SUBVERTING THE ART OF DIPLOMACY
Author: Selman Özdan
Bullshit and lies can undermine the art of diplomacy, putting in peril the relationships between states and the role of diplomats in honestly and frankly conveying information to their governments.
As the philosopher Frankfurt (2005: 63) states, bullshit is ‘unavoidable whenever circumstances require someone to talk without knowing he is talking about. Thus the production of bullshit is stimulated whenever a person’s obligations or opportunities to speak about some topic exceed his knowledge of the facts that are relevant to that topic’. Further, the bullshitter has no interest in whether what s/he claims is true or not . Facts do not concern her/him, and is not ‘germane to the enterprise of describing reality’.
Modern communication channels such as Twitter have accelerated such bullshit statements because State officials are poorly informed by social media and would not be able to make deliberative statements.
There is a significantly nuanced difference between bullshit and diplomacy.
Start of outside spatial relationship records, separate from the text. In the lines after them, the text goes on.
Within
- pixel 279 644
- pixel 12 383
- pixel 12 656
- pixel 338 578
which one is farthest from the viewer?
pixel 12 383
While the essence of the former is ‘phony’ (Frankfurt 2005: 47), the soul of latter is tact and sensibility, reason and persuasion. It is possible that the former emerges in default of the latter. While bullshit is ‘so vast and amorphous that no crisp and perspicuous analysis of its concept can avoid being procrustean’ , it can be defined as a deceptive method which aims at manipulating the opinions and attitudes of those with whom the bullshitter speaks. The bullshitter’s focus is ‘panoramic rather than particular. He does not limit himself to inserting a certain falsehood at a specific point, and thus he is not constrained by the truths surrounding that point or intersecting it. As we have so often, and alarmingly seen, the bullshitter ‘is prepared, so far as required, to fake the context as well’. The liar, by contrast, is ‘inescapably concerned with truth-values’ , and must show some concern for the truth; the bullshitter, by contrast, does not share the same lack of constraint as does the liar. Unlike the liar, the creativity with which the bullshitter constructs his reality is ‘less analytical and less deliberative’ than that which is used in lying.
Both the liar and the bullshitter misrepresent the truth. What the liar hides, however, is that ‘he is attempting to lead us away from a correct apprehension of reality; we are not to know that he wants us to believe something he supposes to be false’. What the bullshitter seeks to hide is that the truth-values of his statements are of no central interest to him; what we are not to understand is that his intention is neither to report the truth nor to conceal it. This does not mean that his speech is anarchically impulsive, but that the motive guiding and controlling it is unconcerned with how the things about which he speaks truly are.
The bullshitter is a person who is ‘neither on the side of the true nor the side of the false’. Rather, his ‘eye is not on the facts at all, as the eyes of the honest man and the liar are, except insofar as they may be pertinent to his interest in getting away with what he says’ . The bullshitter does not ‘care whether the things he says describe reality correctly. He just picks them out, or makes them up, to suit his purposes’. Accomplishing an outcome and following protocol rules are important features, inter alia, of diplomacy, and would no longer be defined as an art while it is used by a bullshitter. The bullshitter puts forward neither false nor true statements, and s/he more likely speaks or makes statements without worrying about the outcome or what is true. The essence of bullshit is not ‘that it is false but that it is phony’ . Further, excessive indulgence in bullshitting involves ‘making assertions without paying attention to anything except what it suits one to say’ so that the ‘normal habit of attending to the way things are may become attenuated or lost’ . The bullshitter, unlike the liar, pays no heed to the authority of truth. Consequently, Frankfurt suggests, ‘the bullshitter is a greater enemy of the truth than lies are’ . Of further interest, and which may explain why so many continue to believe Trump, is that the proliferation of bullshit has its deeper sources in scepticism which ‘deny that we can have any reliable access to an objective reality’ and who, therefore, reject the possibility of ‘knowing how things truly are’ .
A bullshitter ‘may not deceive us … either about the facts or about what he takes the facts to be. What he does necessarily attempt to deceive us about his enterprise’ (Frankfurt 2005: 54).
Frankfurt (2006: 5) claimed that bullshitters, although they represent themselves as being engaged simply in conveying information, are not engaged in that enterprise at all. Instead, and most essentially, they are fakers and phonies who are attempting by what they say to manipulate the opinions and the attitudes of those to whom they speak. What they care about primarily, therefore, is whether what they say is effective in accomplishing this manipulation. Correspondingly, they are more or less indifferent to whether what they say is true or whether it is false.